When I was younger, bad days filled me with so much panic and anxiety. It was easy for me to get overwhelmed and let the negative thoughts take over my mind. I would let the fear of things going from bad to worse rattle me. Even when people would come to help me through things I tended to drown in my self-doubt. I would retreat into my mind and wallow in anxiety and self-pity. It was not a pretty picture.
Now that I am more mature (?!) I have been able to manage my feelings better when life gets a bit too overwhelming. It seems to me that the negative experiences of the past have helped to mold me into a stronger version of myself. It has made me more confident about facing challenging moments in my life. The phrase "what doesn't kill you makes you stronger" comes to mind.
The bad times in my past were difficult, but looking back, I was able to get past them. I overcame the challenges that those moments brought to me. It made me realize that despite everything, I still found a way to work things out. It may not always be in ways I expected, but I survived every trial that life has given me so far. And it has made me more confident about facing future challenges that I will have. It has given me the mindset that no matter what happens, life will go on and I will move on to other things.
As one saying goes, do what you can with things that you can control, and let go of things that you cannot. Do what you can, when you can, and leave the rest to fate. Things will usually fall into place in a way you did not imagine they would.
When things get too overwhelming, that is exactly what I do. I work on things I can do to solve the problem, but I also let go of the things beyond my control. I tend to follow where life takes me as I work things out and then hope for the best. Things can be stressful and it is not easy. Regardless, I do my best to detach as much as I can. It helps me to have a clear mind to make the right decisions in a given situation.
how do I detach?
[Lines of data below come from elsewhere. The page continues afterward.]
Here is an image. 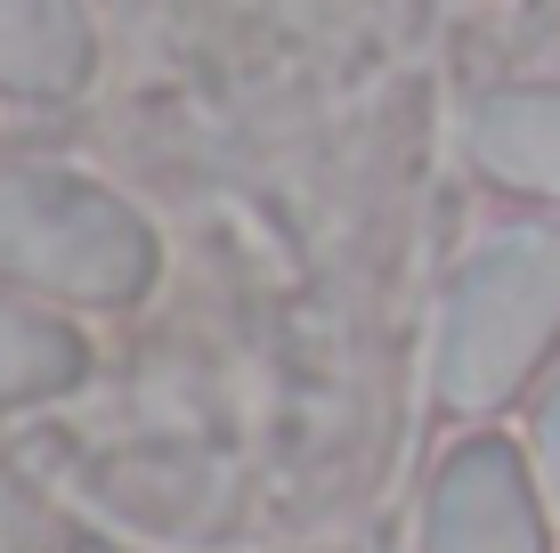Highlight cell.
Wrapping results in <instances>:
<instances>
[{
  "label": "cell",
  "mask_w": 560,
  "mask_h": 553,
  "mask_svg": "<svg viewBox=\"0 0 560 553\" xmlns=\"http://www.w3.org/2000/svg\"><path fill=\"white\" fill-rule=\"evenodd\" d=\"M447 553H520V521H512V488L488 472H463L447 497Z\"/></svg>",
  "instance_id": "1"
}]
</instances>
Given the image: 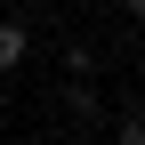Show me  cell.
Returning <instances> with one entry per match:
<instances>
[{
    "label": "cell",
    "instance_id": "6da1fadb",
    "mask_svg": "<svg viewBox=\"0 0 145 145\" xmlns=\"http://www.w3.org/2000/svg\"><path fill=\"white\" fill-rule=\"evenodd\" d=\"M24 57H32V32L16 16H0V72H24Z\"/></svg>",
    "mask_w": 145,
    "mask_h": 145
},
{
    "label": "cell",
    "instance_id": "5b68a950",
    "mask_svg": "<svg viewBox=\"0 0 145 145\" xmlns=\"http://www.w3.org/2000/svg\"><path fill=\"white\" fill-rule=\"evenodd\" d=\"M121 8H129V24H145V0H121Z\"/></svg>",
    "mask_w": 145,
    "mask_h": 145
},
{
    "label": "cell",
    "instance_id": "277c9868",
    "mask_svg": "<svg viewBox=\"0 0 145 145\" xmlns=\"http://www.w3.org/2000/svg\"><path fill=\"white\" fill-rule=\"evenodd\" d=\"M113 145H145V113H121L113 121Z\"/></svg>",
    "mask_w": 145,
    "mask_h": 145
},
{
    "label": "cell",
    "instance_id": "7a4b0ae2",
    "mask_svg": "<svg viewBox=\"0 0 145 145\" xmlns=\"http://www.w3.org/2000/svg\"><path fill=\"white\" fill-rule=\"evenodd\" d=\"M65 113L89 129V121H105V105H97V89H89V81H65Z\"/></svg>",
    "mask_w": 145,
    "mask_h": 145
},
{
    "label": "cell",
    "instance_id": "3957f363",
    "mask_svg": "<svg viewBox=\"0 0 145 145\" xmlns=\"http://www.w3.org/2000/svg\"><path fill=\"white\" fill-rule=\"evenodd\" d=\"M65 81H97V48H89V40L65 48Z\"/></svg>",
    "mask_w": 145,
    "mask_h": 145
}]
</instances>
I distract myself. I stop myself from thinking about the problem for a bit and do what will help me to decompress. I could go take a walk. Or I could listen to music I enjoy. Or I could watch something that makes me smile. Sometimes it can be as simple as looking out the window and watching the sunset. That or looking at the moon and the stars.
When I look up at the sky, it reminds me that I am a tiny speck in such a large world, in a vast universe. My problems seem big, but it is not the end of the world. There are greater problems out there. And if the rest of the world still turns despite the big problems it faces, why can't I?
I am in no way making light of people who are feeling down when life gets hard. I have been there. I also feel the same way when that happens. What I can say is that each time it happens, it is a learning experience. We can choose to learn and be stronger from it so that we can do better moving forward.
It's also OK to feel bad, to own up to what you're feeling. But we can also make the effort to take a step back from things when they get hard. It's alright to do so. That way we can come back stronger and better. We can be ready to face and solve the problems that come our way.
Life can be overwhelming sometimes, but once we get past that, it is an amazing thing overall. We just have to remember that we are only human. Let's just do the best we can and let life take care of the rest.